Carr's method starts where all the others leave off. He doesn't require you to give up anything. In stead, you stop doing something to yourself that isn't even pleasurable. If you can convince yourself you don't enjoy smoking, you're home and dry.
The first time, I managed it for four and a half years. Then, one night in New York City, it occurred to me that a cigar would go splendidly with my glass of Knob Creek bourbon. My gracious host indicated a temperature-controlled humidor, and before I had time to regret it, I had a perfectly-kept Havana in my hand. Three months later, I was still feeling deprived, and the habit crept back.
It took me three years to get back on top of the situation and stop again. Had I known how easy it would be, I wouldn't have waited so long.
The craving has died down now. The key for me was realising how little I enjoyed it and how short the addiction cycle is: there is virtually no physical addiction - as Carr points out, smokers abstain for 8, 9 or 10 hours every night, between the last fag and the first of the day. The cycle is: smoke, nicotine leaves body, desire resumes, is satisfied briefly, and so on. The entire physiology of nicotine 'addiction' is a cycle of less than an hour in length.

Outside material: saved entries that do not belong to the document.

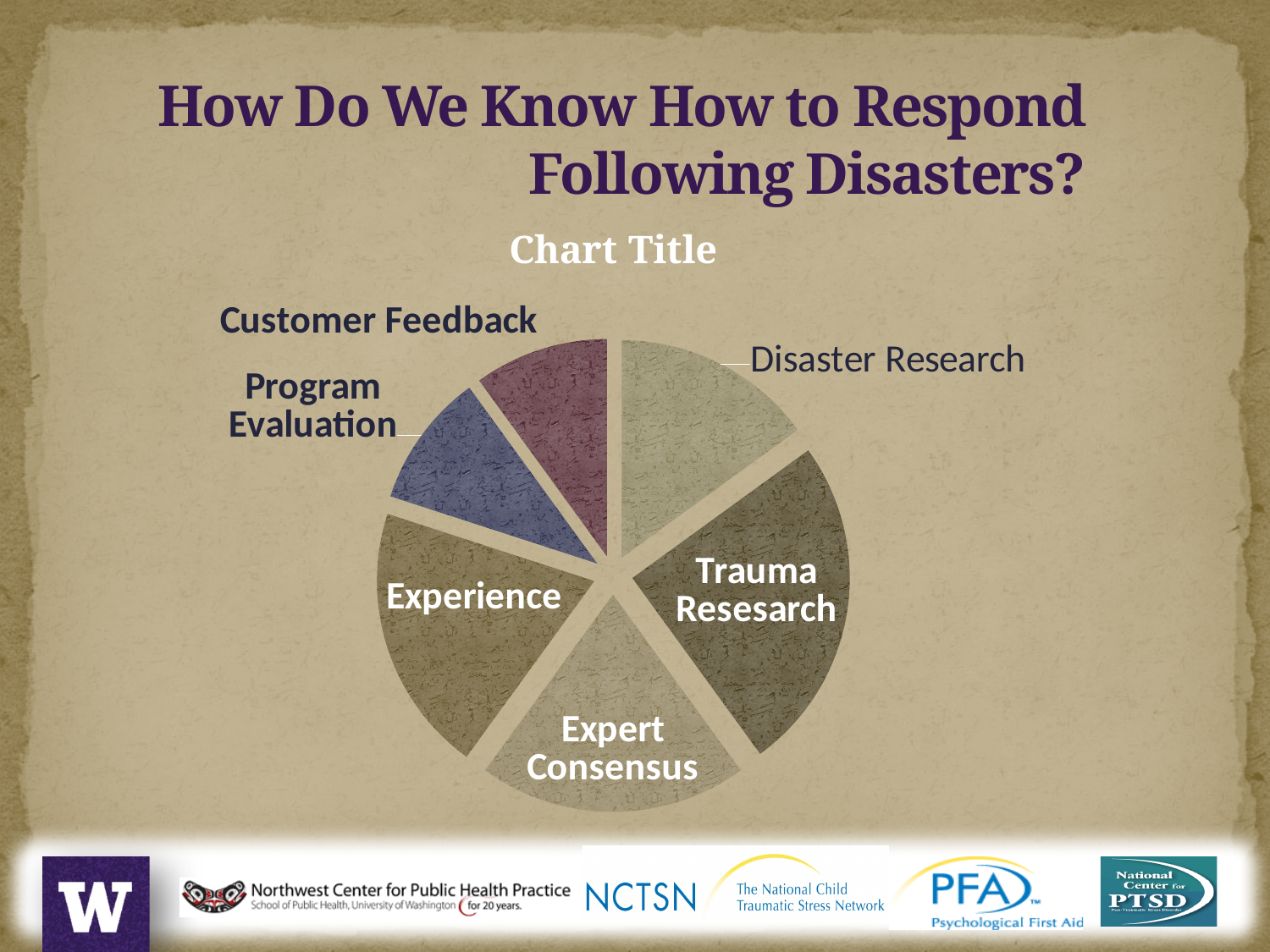
What is the title shown above the pie chart? Chart Title Which slice is larger, Experience or Customer Feedback? Experience Which slice is larger, Expert Consensus or Program Evaluation? Expert Consensus Which slice of the pie chart is the largest? Trauma Research What kind of chart is shown on the slide? pie chart How many slices does the pie chart have? 6 Which slice is larger, Trauma Research or Program Evaluation? Trauma Research Which slice of the pie chart is labelled with a purple-red colour? Customer Feedback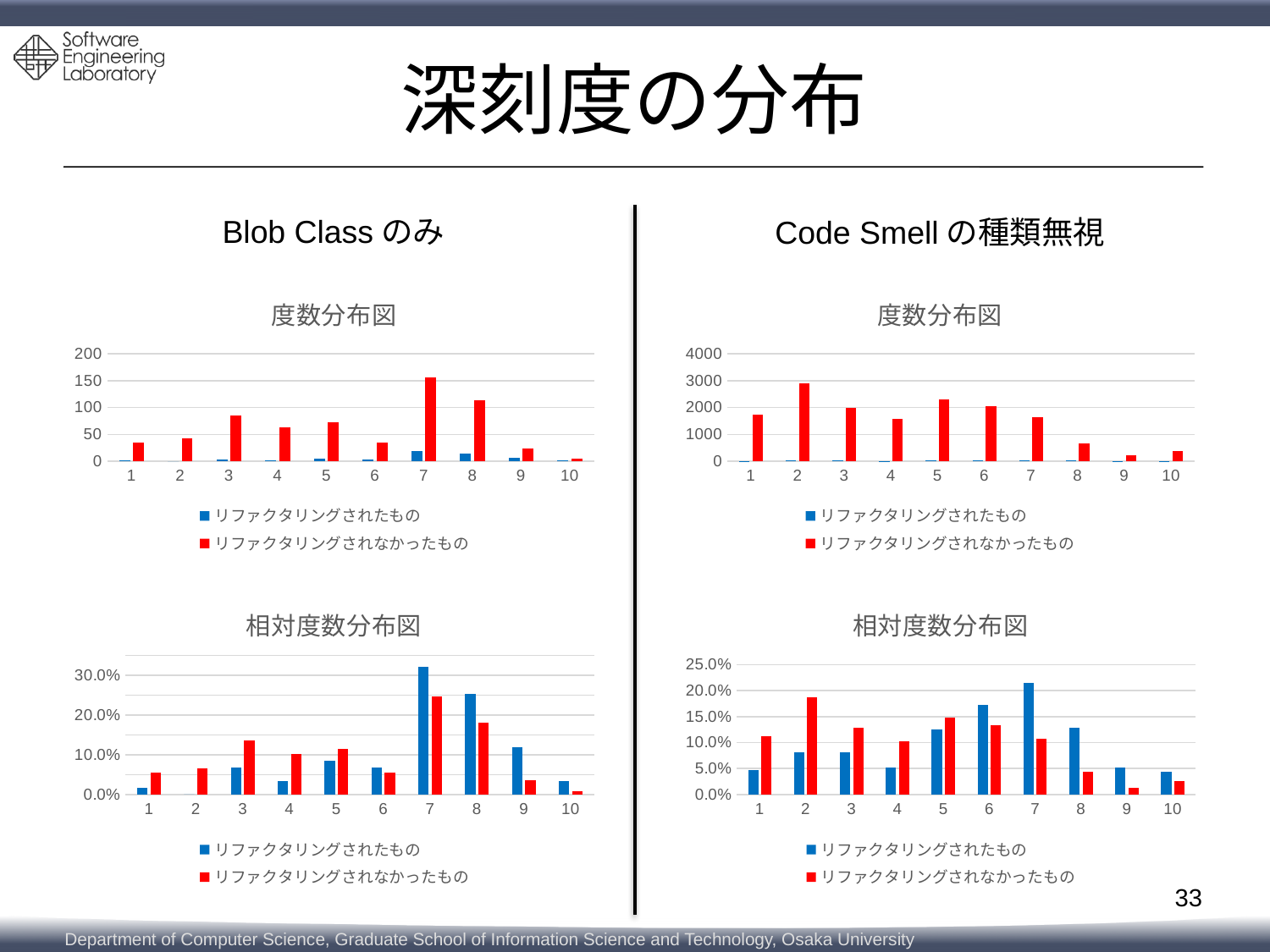
In the top-left chart (Blob Class のみ, 度数分布図), is the value for リファクタリングされなかったもの at category 7 greater or less than 150? greater In the top-right chart (Code Smell の種類無視, 度数分布図), which category has the lowest value for リファクタリングされなかったもの? 9 In the bottom-right chart (Code Smell の種類無視, 相対度数分布図), which category has the highest value for リファクタリングされたもの? 7 In the bottom-left chart (Blob Class のみ, 相対度数分布図), which category has the highest value for リファクタリングされたもの? 7 In the top-left chart (Blob Class のみ, 度数分布図), how many severity categories are shown on the x axis? 10 In the bottom-left chart (Blob Class のみ, 相対度数分布図), is the value for リファクタリングされたもの at category 7 greater or less than 30.0%? greater In the top-left chart (Blob Class のみ, 度数分布図), which severity category has the highest value for リファクタリングされなかったもの? 7 In the top-right chart (Code Smell の種類無視, 度数分布図), is the value for リファクタリングされなかったもの at category 2 greater or less than 2000? greater In the top-left chart (Blob Class のみ, 度数分布図), how many series does the legend list? 2 In the bottom-right chart (Code Smell の種類無視, 相対度数分布図), at category 2, which series has the larger value: リファクタリングされたもの or リファクタリングされなかったもの? リファクタリングされなかったもの What kind of chart is the bottom-left chart (Blob Class のみ, 相対度数分布図)? bar chart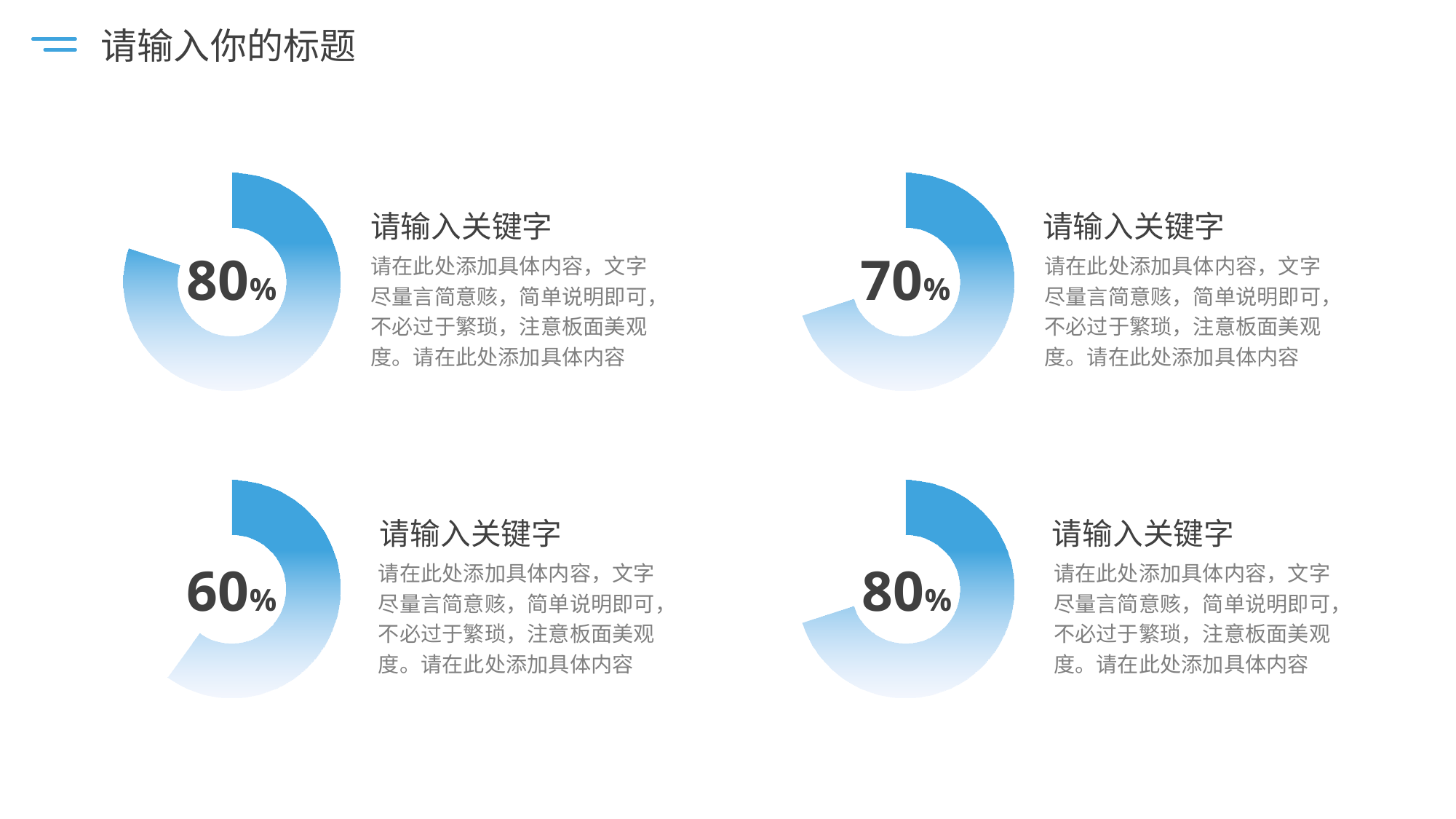
Which is larger, the percentage in the top-left donut chart or the top-right donut chart? Top-left (80%) What percentage is shown in the bottom-left donut chart? 60% What is the difference between the bottom-right donut chart's percentage and the top-right donut chart's percentage? 10% What percentage is shown in the bottom-right donut chart? 80% What colour are the filled portions of the donut charts? Blue What percentage is shown in the top-left donut chart? 80% What is the difference between the top-right donut chart's percentage and the bottom-left donut chart's percentage? 10% Which donut chart shows the lowest percentage? Bottom-left (60%) How many donut charts are on the slide? 4 What kind of chart is used for each of the four figures on the slide? Donut chart What percentage is shown in the top-right donut chart? 70% Is the percentage in the bottom-left donut chart greater or less than 70%? less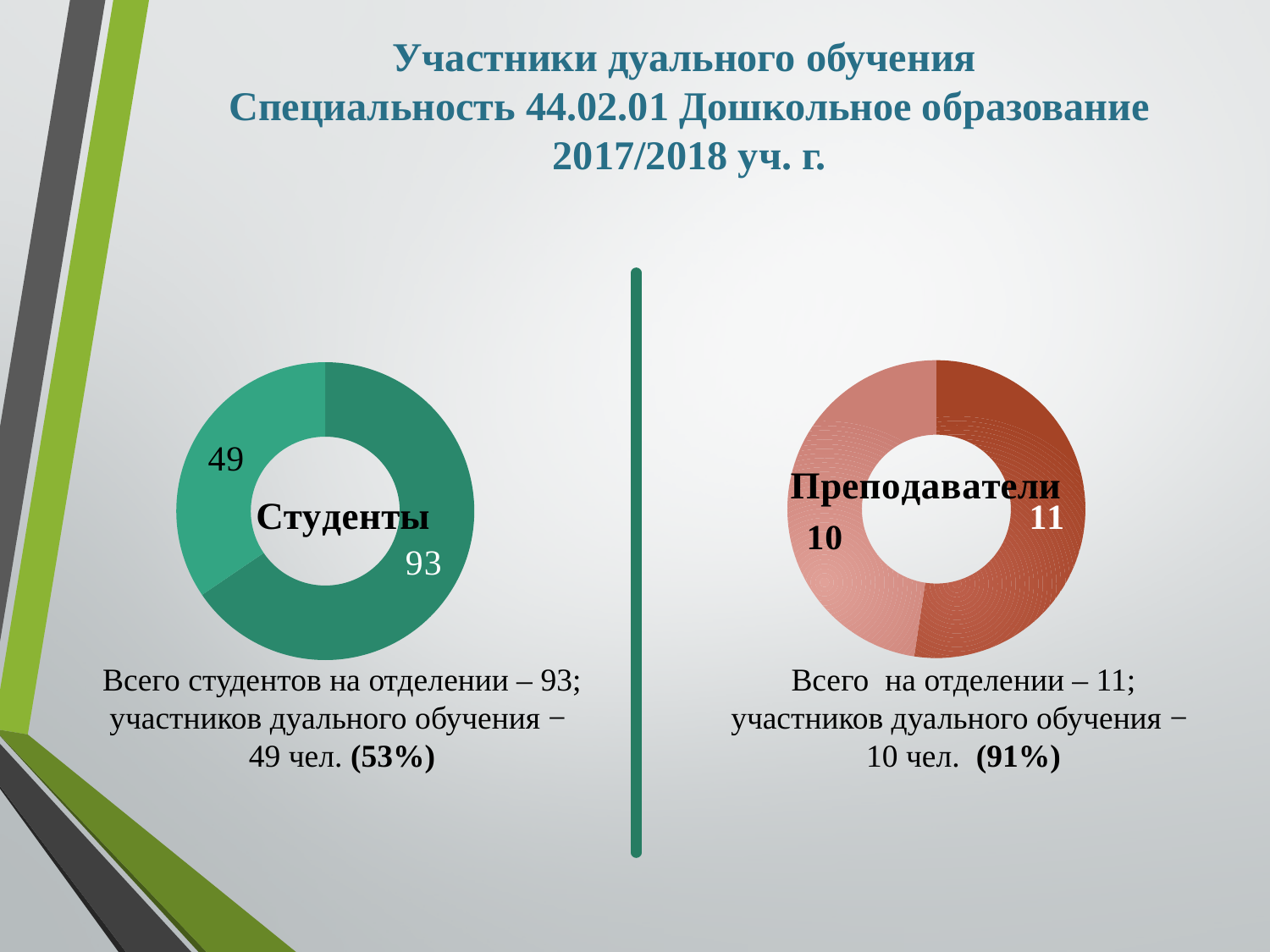
In the left chart "Студенты", which value is larger, 49 or 93? 93 How many slices does the left chart "Студенты" have? 2 In the left chart "Студенты", what is the smaller value shown? 49 In the left chart "Студенты", what is the larger value shown? 93 In the right chart "Преподаватели", what is the difference between the two values shown (11 and 10)? 1 How many slices does the right chart "Преподаватели" have? 2 What type of chart is the left chart labelled "Студенты"? doughnut chart In the right chart "Преподаватели", what is the smaller value shown? 10 What colour are the slices of the left chart "Студенты"? green What label is printed in the centre of the right chart? Преподаватели In the right chart "Преподаватели", what is the larger value shown? 11 In the left chart "Студенты", what is the difference between the two values shown (93 and 49)? 44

This was really apparent this last time: there really was no physical distress, even on the first day. In the weeks since I stopped, I've had a few moments of craving, especially after a couple of glasses of wine, but it's been easy to believe it when I tell myself I would get nothing but a very short-lived buzz of nausea, numbness and swooping hypoglycaemia, followed by a vague desire for some more.
What keeps the whole habit afloat is what we tell ourselves about what we're feeling in the time between smokes. There is no physiology standing in the way of quitting, which is why substitution with patches or gum or e-cigs is a poor strategy, merely prolonging the agony. And yet substitution is the current medical fashion, and what the NHS bases all advice for would-be quitters on. Medics and policy-makers, arise and read Allen Carr!!!